Using TensorFlow backend.


Getting the pretrained glove embeddings

In [2]:
embeddings_index = {}
f = open( 'C:/Users/bhash/Downloads/glove.6B/glove.6B.300d.txt',encoding="utf8")
for line in f:
    values = line.split()
    word = values[0]
    coefs = np.asarray(values[1:], dtype='float32')
    embeddings_index[word] = coefs
f.close()

print('Found %s word vectors.' % len(embeddings_index))

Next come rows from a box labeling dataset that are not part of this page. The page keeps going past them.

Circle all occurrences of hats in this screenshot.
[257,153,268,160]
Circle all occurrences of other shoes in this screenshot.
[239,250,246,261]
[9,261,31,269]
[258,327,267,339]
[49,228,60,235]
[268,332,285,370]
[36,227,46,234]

Found 400000 word vectors.


Loading processed files from disk

In [4]:

# loading data
with h5py.File('context.h5', 'r') as hf:
    context_array = hf['context'][:]
with h5py.File('questions.h5', 'r') as hf:
    question_array = hf['questions'][:]
with h5py.File('begin.h5', 'r') as hf:
    begin_span = hf['begin'][:]
with h5py.File('end.h5', 'r') as hf:
    end_span = hf['end'][:]

In [4]:

# loding vocabulary
word_index = np.load('word_to_indx.npy').item()




In [5]:
vocab_size = len(word_index) + 1
embedding_vector_length = 50
max_span_begin = np.amax(begin_span)
max_span_end = np.amax(end_span)
batch = 64
# slice of data to be used as one epoch training on full data is expensive
slce = 1000


creating embedding matrix

In [6]:

embedding_matrix = np.zeros((len(word_index) + 1, 300))
for word,i in word_index.items():
    embedding_vector = embeddings_index.get(word)
    if embedding_vector is not None:
        embedding_matrix[i] = embedding_vector

In [7]:
# model1
context_input = Input(shape=(700, ), dtype='int32', name='context_input')
x = Embedding(input_dim=vocab_size, output_dim=300, weights=[embedding_matrix],
              input_length=700, trainable=False)(context_input)
gru_out = GRU(output_dim=128, return_sequences=True)(x)

drop_1 = Dropout(0.5)(gru_out)

# model2
ques_input = Input(shape=(100, ), dtype='int32', name='ques_input')
x = Embedding(input_dim=vocab_size, output_dim=300, weights=[embedding_matrix],
              input_length=100, trainable=False)(ques_input)
gru_out = GRU(output_dim=128, return_sequences=True)(x)
drop_2 = Dropout(0.5)(gru_out)

# merger model
merge_layer = concatenate([drop_1, drop_2], axis=1)
biLSTM = Bidirectional(LSTM(512, implementation=2), merge_mode='mul')(merge_layer)
drop_3 =  Dropout(0.5)(biLSTM)
softmax_1 = Dense(max_span_begin, activation='softmax')(biLSTM)
softmax_2 = Dense(max_span_end, activation='softmax')(biLSTM)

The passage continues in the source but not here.